→ INSTRUCTIONS TO FOLLOW: Please print each of the following rows again, word for word, with every line unchanged.

---- INPUT

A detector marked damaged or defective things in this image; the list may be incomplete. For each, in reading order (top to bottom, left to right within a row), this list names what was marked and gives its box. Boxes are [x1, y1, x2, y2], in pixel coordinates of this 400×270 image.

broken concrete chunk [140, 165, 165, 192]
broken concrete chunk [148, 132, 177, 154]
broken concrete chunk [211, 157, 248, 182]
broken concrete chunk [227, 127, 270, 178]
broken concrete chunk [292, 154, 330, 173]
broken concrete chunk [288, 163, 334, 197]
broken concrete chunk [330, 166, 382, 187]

--------

→ FINISHED TASK:
A detector marked damaged or defective things in this image; the list may be incomplete. For each, in reading order (top to bottom, left to right within a row), this list names what was marked and gives its box. Boxes are [x1, y1, x2, y2], in pixel coordinates of this 400×270 image.

broken concrete chunk [140, 165, 165, 192]
broken concrete chunk [148, 132, 177, 154]
broken concrete chunk [211, 157, 248, 182]
broken concrete chunk [227, 127, 270, 178]
broken concrete chunk [292, 154, 330, 173]
broken concrete chunk [288, 163, 334, 197]
broken concrete chunk [330, 166, 382, 187]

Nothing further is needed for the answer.